Entscheidungsstichwort (Thema)

Benachteiligung von Ehegatten bei der Kapitalverkehrsteuer; Kapitalersetzendes Darlehen eines Gesellschafter-Ehegatten

 

Leitsatz (amtlich)

Verfassungswidrigkeit der Benachteiligung von Ehegatten bei der Kapitalverkehrsteuer (§ 3 Abs. 2 Satz 2 Kapitalverkehrsteuergesetz).

 

Normenkette

GG Art. 3 Abs. 1, Art. 6 Abs. 1; KVStG § 3 Abs. 2 S. 2, § 10 Abs. 1

 

Tatbestand

A.

I.

Nach § 3 Abs. 1 des Kapitalverkehrsteuergesetzes in der Fassung vom 24. Juli 1959 (BGBl I S. 530) – KVStG – unterliegt der Gesellschaftsteuer die Gewährung von Darlehen an eine inländische Kapitalgesellschaft durch einen Gesellschafter, wenn die Darlehnsgewährung eine durch die Sachlage gebotene Kapitalzuführung ersetzt. Darlehen, die der Ehegatte eines Gesellschafters gewährt, gelten nach § 3 Abs. 2 Satz 2 KVStG als Darlehen des Gesellschafters. Schuldner der Kapitalverkehrsteuer ist in jedem Fall die Kapitalgesellschaft (§ 10 Abs. 1 KVStG).

II.

Klägerin des Ausgangsverfahrens ist eine von Eheleuten im Jahre 1956 gegründete Gesellschaft mit beschränkter Haftung. An dem Stammkapital der Gesellschaft in Höhe von 20 000 DM waren zunächst der Ehemann mit 16 000 DM und die Ehefrau mit 4 000 DM beteiligt. Im Februar 1961 übertrug der Ehemann seinen Geschäftsanteil auf seine Ehefrau, die damit alleinige Gesellschafterin der Gesellschaft wurde. An demselben Tag vereinbarten die Ehegatten durch Ehevertrag die Gütertrennung.

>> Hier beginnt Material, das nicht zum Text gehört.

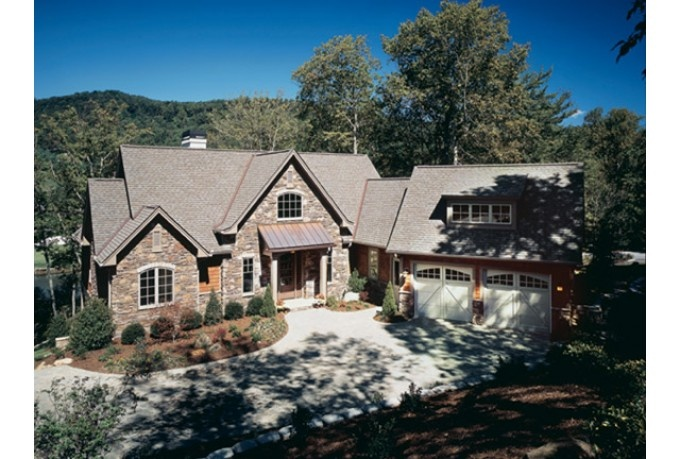 L shaped house craftsman style and elevator on pinterest for L shaped craftsman home plans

Im Sommer 1961 gewährte der Ehemann der Gesellschaft ein Darlehen von rd. 32 000 DM, das für Anbauten an Wohn- und Büroräumen verwendet wurde. Eigenkapital stand der Gesellschaft hierfür nicht zur Verfügung.

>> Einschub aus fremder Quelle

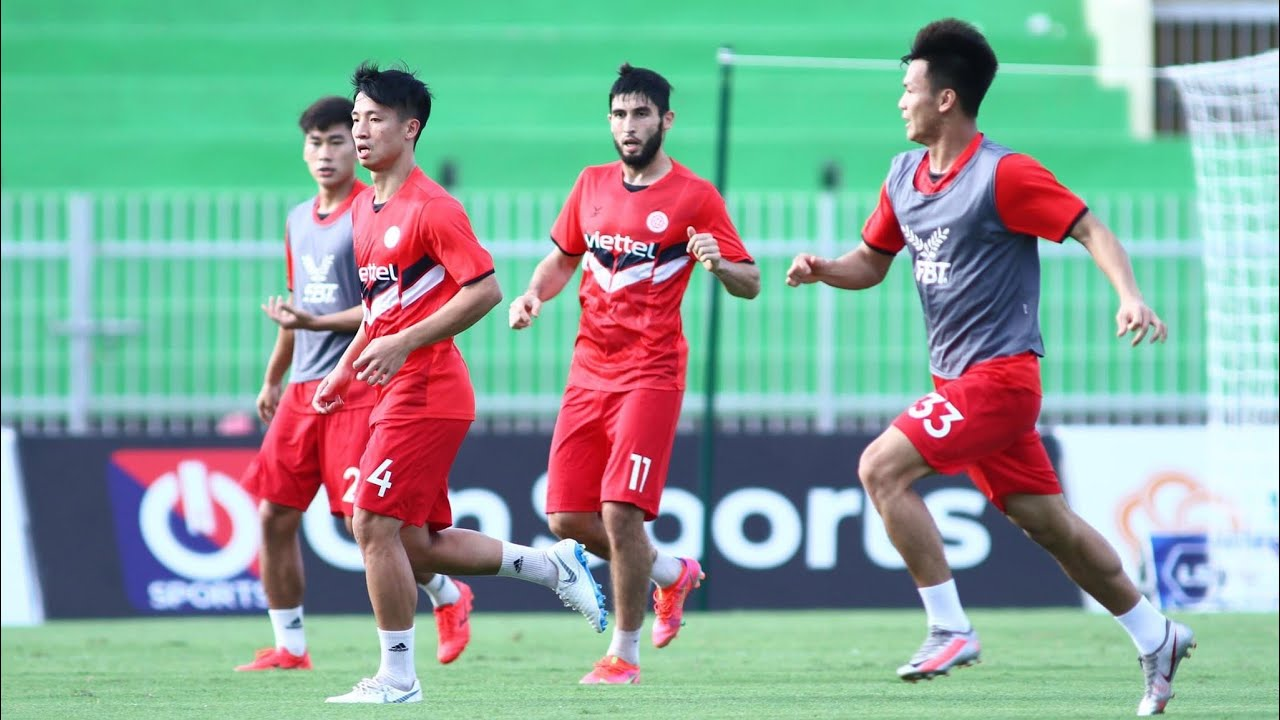 ĐKVĐ Viettel tập làm quen sân Quy Nhơn, sẵn sàng cho thử thách mang tên Topenland Bình Định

Das FA sah in der Gewährung des Darlehens einen nach § 3 Abs. 1 in Verbindung mit Abs. 2 Satz 2 KVStG gesellschaftsteuerpflichtigen Vorgang und setzte hierfür einen Betrag von 487,50 DM als Gesellschaftsteuer fest.

Mit der gegen diesen Steuerbescheid erhobenen Sprungberufung macht die Gesellschaft geltend, die Vorschrift des § 3 Abs. 2 Satz 2 KVStG widerspreche dem Grundgesetz.

Das FG Rheinland-Pfalz hat das Verfahren gemäß Art. 100 Abs. 1 GG ausgesetzt und die Entscheidung des BVerfG darüber eingeholt, ob § 3 Abs. 2 Satz 2 des Kapitalverkehrsteuergesetzes in der Fassung vom 24. Juli 1959 (BGBl I S. 530) mit Art. 3 Abs. 1 GG vereinbar ist. Nach seiner Auffassung hängt die Entscheidung des Rechtsstreits von der Rechtswirksamkeit dieser Vorschrift ab. Denn die Darlehnsgewährung durch den Ehemann ersetze eine durch die Sachlage gebotene Kapitalzuführung. Einen Verfassungsverstoß hält das FG aus folgenden Gründen für gegeben:

Nach § 3 Abs. 2 Satz 2 KVStG in Verbindung mit § 10 Abs. 1 KVStG habe eine inländische Körperschaft, falls die Voraussetzungen des § 3 Abs. 1 KVStG gegeben seien, für Darlehen eines Gesellschafter-Ehegatten Gesellschaftsteuer zu zahlen. Darlehen anderer naher Angehöriger eines Gesellschafters oder Darlehen Dritter führten hingegen nicht zur Steuerpflicht. Damit sei eine ungleiche steuerliche Behandlung zweier im wesentlichen gleicher Sachverhalte gegeben. Für diese verschiedene Behandlung liege kein sachgerechter Grund vor.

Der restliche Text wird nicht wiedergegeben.